▶ [Challenge] Quote the lines word for word, starting with the one that contains "How far from the camera" and ending with the last line of the collected data. Leave the pictures out of your answer.

Collected data
----

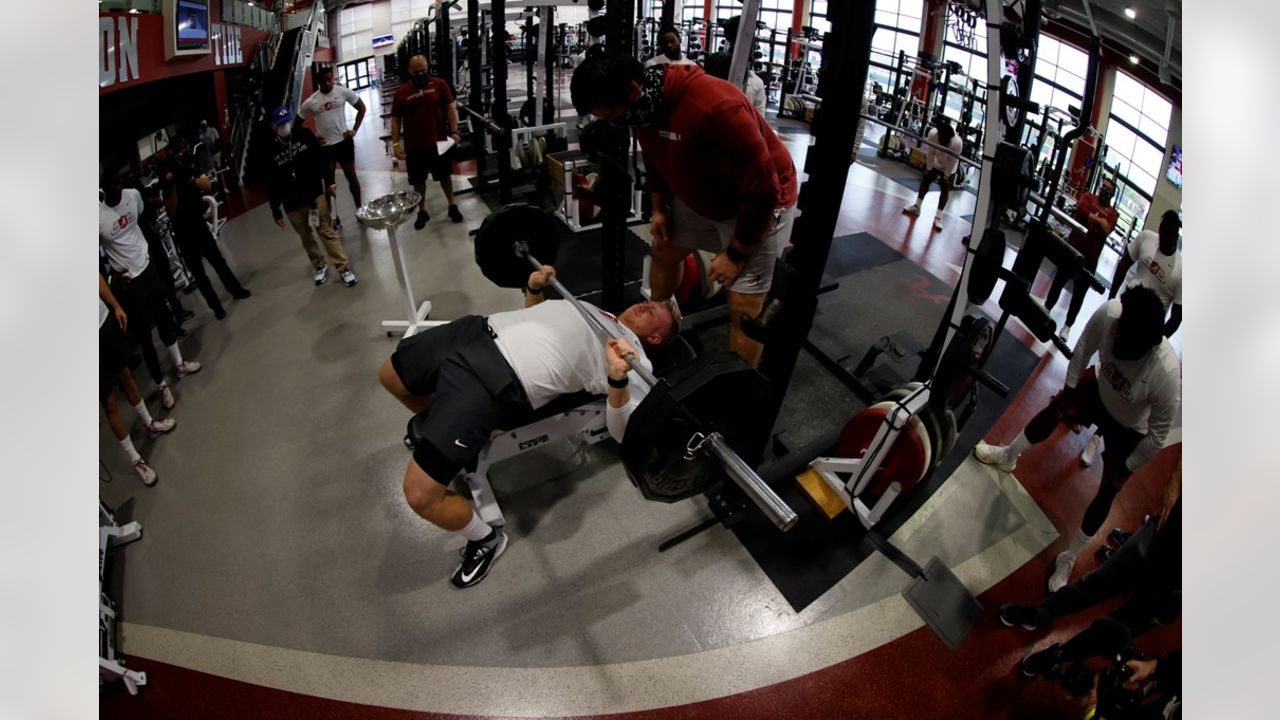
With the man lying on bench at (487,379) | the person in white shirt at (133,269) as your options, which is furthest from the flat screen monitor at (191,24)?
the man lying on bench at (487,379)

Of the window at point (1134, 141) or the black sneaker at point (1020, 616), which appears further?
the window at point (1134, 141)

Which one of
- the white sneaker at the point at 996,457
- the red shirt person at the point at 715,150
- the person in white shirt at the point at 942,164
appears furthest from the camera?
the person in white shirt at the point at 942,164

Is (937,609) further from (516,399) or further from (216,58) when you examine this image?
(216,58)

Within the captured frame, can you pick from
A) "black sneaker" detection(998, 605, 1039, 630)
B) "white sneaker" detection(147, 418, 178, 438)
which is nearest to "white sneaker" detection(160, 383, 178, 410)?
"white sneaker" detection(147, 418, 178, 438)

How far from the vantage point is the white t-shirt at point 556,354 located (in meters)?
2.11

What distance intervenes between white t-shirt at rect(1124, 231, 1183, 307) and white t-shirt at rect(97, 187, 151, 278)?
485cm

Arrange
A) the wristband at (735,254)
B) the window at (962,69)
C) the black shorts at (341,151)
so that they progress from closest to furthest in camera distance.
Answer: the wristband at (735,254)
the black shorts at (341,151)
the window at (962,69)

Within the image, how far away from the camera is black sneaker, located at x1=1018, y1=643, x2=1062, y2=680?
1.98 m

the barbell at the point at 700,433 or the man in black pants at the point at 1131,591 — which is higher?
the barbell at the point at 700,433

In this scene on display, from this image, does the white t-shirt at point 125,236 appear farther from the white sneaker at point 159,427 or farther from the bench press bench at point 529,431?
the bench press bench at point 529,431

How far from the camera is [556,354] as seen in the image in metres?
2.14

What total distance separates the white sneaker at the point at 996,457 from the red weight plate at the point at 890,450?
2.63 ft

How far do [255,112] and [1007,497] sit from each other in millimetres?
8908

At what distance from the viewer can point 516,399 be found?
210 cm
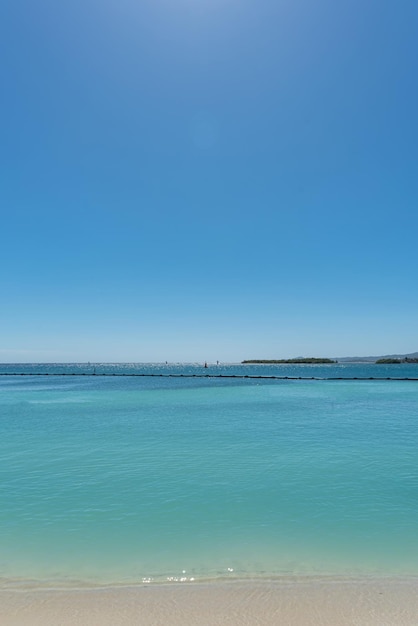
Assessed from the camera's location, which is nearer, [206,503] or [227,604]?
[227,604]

----

▶ [Task result]
How far from the camera is [556,354] as seen in the image in metres?
2.14

What total distance separates the white sneaker at the point at 996,457 from the red weight plate at the point at 890,450?
2.63 ft

How far do [255,112] and [1007,497] sit from each other in millimetres?
8908

At what distance from the viewer can point 516,399 be found?
210 cm
Assessed from the camera's location, which is nearer, [206,503] or [227,604]?
[227,604]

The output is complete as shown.